Der klassische Satellitenempfang ist heute nicht mehr die einzige Möglichkeit, Fernsehen zu empfangen. Durch schnelle Internetanschlüsse haben sich neue Verbreitungswege etabliert.
| Empfangsweg | Vorteile | Nachteile |
|---|---|---|
| Satellit (DVB-S/S2) | Viele freie Programme, keine monatlichen Anschlusskosten, HD/UHD möglich | Antennenmontage notwendig, freie Sicht zum Satelliten erforderlich |
| Kabel-TV (DVB-C) | Einfache Installation, viele Zusatzpakete verfügbar | Laufende Kosten, abhängig vom Netzbetreiber |
| IPTV / Internet-TV | Keine Satellitenantenne, Nutzung auf vielen Geräten möglich | Stabile Internetverbindung erforderlich |
| Streaming | Flexible Nutzung, zeitunabhängiger Abruf von Inhalten | Nicht alle Inhalte dauerhaft verfügbar |
Die technische Entwicklung zeigt, dass Fernsehen heute immer stärker mit Internetdiensten verschmilzt.
Während Satellit weiterhin eine wichtige Rolle bei der Versorgung großer Gebiete spielt, gewinnen internetbasierte Angebote zunehmend an Bedeutung.
Aktuelle Entwicklungen sind:
Der Satellitenempfang hat sich seit seinen Anfängen Ende der 1980er Jahre zu einer leistungsfähigen digitalen Empfangstechnik entwickelt.

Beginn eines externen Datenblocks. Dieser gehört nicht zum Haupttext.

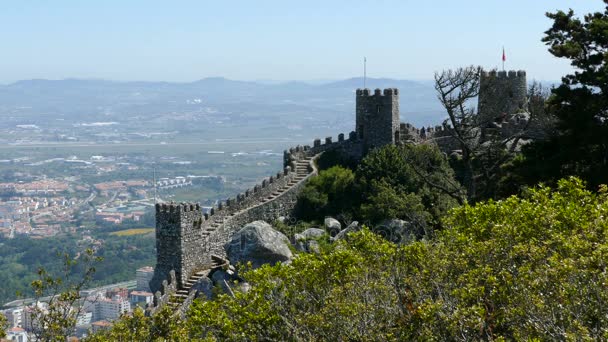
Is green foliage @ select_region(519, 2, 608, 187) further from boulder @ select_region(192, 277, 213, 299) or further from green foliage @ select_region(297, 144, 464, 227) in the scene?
boulder @ select_region(192, 277, 213, 299)

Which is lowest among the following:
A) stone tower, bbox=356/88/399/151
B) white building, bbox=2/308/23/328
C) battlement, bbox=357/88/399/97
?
white building, bbox=2/308/23/328

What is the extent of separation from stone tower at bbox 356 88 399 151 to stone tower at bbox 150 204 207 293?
11.0m

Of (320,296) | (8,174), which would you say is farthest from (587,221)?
(8,174)

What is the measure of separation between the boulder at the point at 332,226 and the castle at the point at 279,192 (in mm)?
3168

Mit DVB-S2, HDTV und UHD bietet Satellit heute eine hohe Bildqualität und eine große Programmauswahl.
Die rechtliche Situation bei Mietwohnungen hat sich ebenfalls weiterentwickelt. Eine Satellitenantenne darf nicht automatisch verboten werden, gleichzeitig besteht aber auch kein uneingeschränktes Recht auf jede gewünschte Montage.
Seit dem Wegfall des Nebenkostenprivilegs für Kabelanschlüsse im Jahr 2024 haben Verbraucher mehr Freiheit bei der Wahl ihres Empfangsweges. Satellit, Kabel, IPTV und Streaming stehen heute gleichberechtigt nebeneinander.
Die beste Lösung hängt daher von den persönlichen Anforderungen, den baulichen Möglichkeiten und den rechtlichen Rahmenbedingungen ab.
Dieser Artikel dient ausschließlich der allgemeinen Information und ersetzt keine individuelle Rechtsberatung.
Da sich Gesetze und Rechtsprechung regelmäßig ändern können, sollte bei konkreten Streitfällen ein Fachanwalt oder eine zuständige Beratungsstelle hinzugezogen werden.